Tape? Nah. Blu-ray? Maybe. Weird variant? Possibly
Comment How is Google’s retrieval service for non-essential data, Nearline, with its three-second retrieval latency, viable at the same cost as Amazon’s Glacier, when it uses tape with a 3-5 hour retrieval latency?
Tape is cheap – but slow – and Google can't be using the stuff for Nearline. We think Nearline uses either Blu-ray optical disk drives, or traditional spinning rust, but with some recent twist to get the cost down.
Google says it uses its existing flash and disk infrastructure. Tom Kershaw, director of product management for Google Cloud Platform, said: "We wanted to maintain a single stack because that creates fungibility of content ... So you need to be able to seamlessly move stuff across the storage, and if you have completely separate farms it is really hard to move stuff."
"As everybody knows in storage, storing is cheap and moving is expensive.
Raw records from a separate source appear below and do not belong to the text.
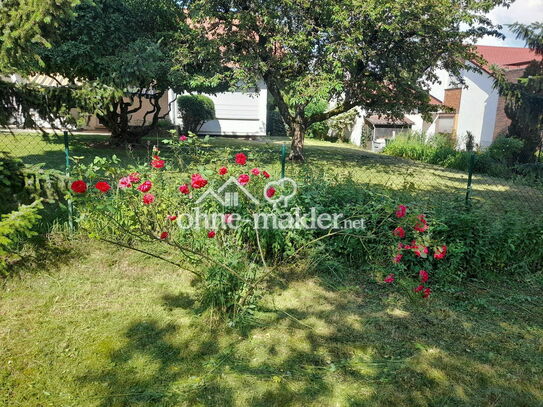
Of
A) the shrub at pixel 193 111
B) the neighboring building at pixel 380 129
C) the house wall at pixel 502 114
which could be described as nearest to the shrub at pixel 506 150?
the house wall at pixel 502 114

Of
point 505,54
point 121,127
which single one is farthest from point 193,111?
point 505,54

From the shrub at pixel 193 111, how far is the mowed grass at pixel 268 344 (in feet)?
52.3

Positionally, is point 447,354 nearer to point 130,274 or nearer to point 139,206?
point 130,274

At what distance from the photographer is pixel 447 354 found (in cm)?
301

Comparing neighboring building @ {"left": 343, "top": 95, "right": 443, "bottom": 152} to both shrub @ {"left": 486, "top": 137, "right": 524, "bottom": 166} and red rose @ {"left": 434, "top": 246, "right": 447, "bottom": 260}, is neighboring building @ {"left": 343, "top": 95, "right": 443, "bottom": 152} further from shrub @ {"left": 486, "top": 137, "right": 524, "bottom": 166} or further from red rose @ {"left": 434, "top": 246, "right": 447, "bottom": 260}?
red rose @ {"left": 434, "top": 246, "right": 447, "bottom": 260}

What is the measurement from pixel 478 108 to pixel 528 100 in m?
5.94

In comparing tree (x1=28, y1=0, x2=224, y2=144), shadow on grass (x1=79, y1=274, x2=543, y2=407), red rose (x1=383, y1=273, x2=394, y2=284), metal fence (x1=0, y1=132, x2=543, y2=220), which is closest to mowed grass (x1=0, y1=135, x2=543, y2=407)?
shadow on grass (x1=79, y1=274, x2=543, y2=407)

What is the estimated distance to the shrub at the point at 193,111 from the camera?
1922 cm

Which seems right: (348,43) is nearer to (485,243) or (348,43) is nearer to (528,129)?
(485,243)

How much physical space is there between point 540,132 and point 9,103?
55.7 feet

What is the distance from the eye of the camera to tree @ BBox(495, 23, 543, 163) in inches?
538

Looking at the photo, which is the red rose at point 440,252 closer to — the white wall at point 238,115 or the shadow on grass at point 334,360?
the shadow on grass at point 334,360

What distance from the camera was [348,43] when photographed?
10617 millimetres

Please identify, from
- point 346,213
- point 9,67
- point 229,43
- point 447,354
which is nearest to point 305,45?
point 229,43
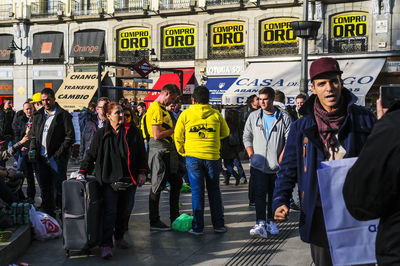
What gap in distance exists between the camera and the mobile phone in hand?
85.5 inches

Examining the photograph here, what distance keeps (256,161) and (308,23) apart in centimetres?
696

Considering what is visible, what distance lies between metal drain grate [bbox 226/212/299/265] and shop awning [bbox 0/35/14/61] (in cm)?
2557

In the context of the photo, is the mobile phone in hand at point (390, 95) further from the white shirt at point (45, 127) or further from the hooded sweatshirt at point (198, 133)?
the white shirt at point (45, 127)

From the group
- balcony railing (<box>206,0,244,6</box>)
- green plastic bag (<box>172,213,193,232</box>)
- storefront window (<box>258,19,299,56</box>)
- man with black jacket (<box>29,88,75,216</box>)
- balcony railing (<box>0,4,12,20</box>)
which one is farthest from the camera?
balcony railing (<box>0,4,12,20</box>)

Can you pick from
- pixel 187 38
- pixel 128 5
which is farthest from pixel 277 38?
pixel 128 5

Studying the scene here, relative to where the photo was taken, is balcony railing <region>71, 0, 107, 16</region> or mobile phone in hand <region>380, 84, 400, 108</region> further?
balcony railing <region>71, 0, 107, 16</region>

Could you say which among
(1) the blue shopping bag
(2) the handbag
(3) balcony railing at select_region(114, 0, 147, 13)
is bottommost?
(2) the handbag

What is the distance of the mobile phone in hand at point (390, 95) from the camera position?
85.5 inches

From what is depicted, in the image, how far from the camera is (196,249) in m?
6.11

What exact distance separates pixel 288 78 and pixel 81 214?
16222 mm

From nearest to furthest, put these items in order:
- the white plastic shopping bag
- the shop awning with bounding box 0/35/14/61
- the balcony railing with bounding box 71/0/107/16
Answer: the white plastic shopping bag, the balcony railing with bounding box 71/0/107/16, the shop awning with bounding box 0/35/14/61

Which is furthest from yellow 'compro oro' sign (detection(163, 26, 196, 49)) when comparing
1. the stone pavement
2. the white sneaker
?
the white sneaker

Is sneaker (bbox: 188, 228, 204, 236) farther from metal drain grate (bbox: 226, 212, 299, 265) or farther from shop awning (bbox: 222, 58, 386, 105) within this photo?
shop awning (bbox: 222, 58, 386, 105)

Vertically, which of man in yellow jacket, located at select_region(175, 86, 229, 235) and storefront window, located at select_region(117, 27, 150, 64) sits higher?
storefront window, located at select_region(117, 27, 150, 64)
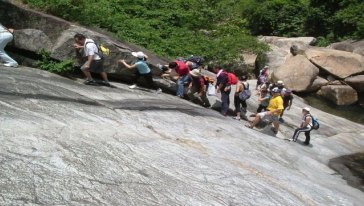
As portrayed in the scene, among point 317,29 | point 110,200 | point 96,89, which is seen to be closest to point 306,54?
point 317,29

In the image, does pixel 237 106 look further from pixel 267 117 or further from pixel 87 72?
pixel 87 72

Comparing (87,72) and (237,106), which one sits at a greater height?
(87,72)

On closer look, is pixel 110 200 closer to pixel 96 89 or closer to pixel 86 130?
pixel 86 130

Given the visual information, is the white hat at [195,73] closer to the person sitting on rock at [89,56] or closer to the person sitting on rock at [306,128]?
the person sitting on rock at [89,56]

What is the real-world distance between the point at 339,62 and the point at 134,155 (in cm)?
2299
So we have software on top of our fabric that does the differentiation, but the underlying disk and flash is the same," said Kershaw.
"Because we have such a massive volume of capacity on all of our other storage, if we put Nearline Storage on another kind of system we would lose the economies of scale," he added.
But that underlying disk and flash being the same doesn't quite sound right to us at The Register, and Google offers the facility of moving data between its storage classes, indicating to me that different media within the existing disk and flash infrastructure is being employed.
It's not just a metadata change that's needed when altering a customer's data set storage policy.
If optical disks were being used for nearline storage then that couldn't really be classed as being part of the existing disk and flash infrastructure. Also, retrieval time from offline Blu-ray disks in a library tends to be greater than three seconds. So bye-bye to the Blu-ray possibility.
So what's changed in disk storage to make Google Nearline feasible now, that wasn't available when Amazon devised tape-based Glacier several years ago?
We can see two things; shingled magnetic recording (SMR) and helium-filled drives, both of which lift capacity significantly.
In June HGST introduced its He10 10TB shingled drive.
Seagate has an 8TB shingled drive that is air-filled and has one platter less than HGST's 10TB spinner. HGST's shingling is host-managed and not drive-managed, necessitating some host server application software changes.
Google would not be averse to doing that if it gained drive storage efficiency as a result.
However, HGST said it was working with PMC-Sierra and Avago-LSI for HBA support. If that support was not ready, then Google would face problems unless it got HBA technology earlier or from somewhere else. Or unless it was using Seagate SMR disk drives which store less (6-8TB) but don't need host server software changes.
This writer thinks Google is likely using SMR disk drives for its nearline storage, with HGST helium drives the best capacity/cost fit and Seagate ones simpler to adopt, but not so good from the capacity/cost angle. ®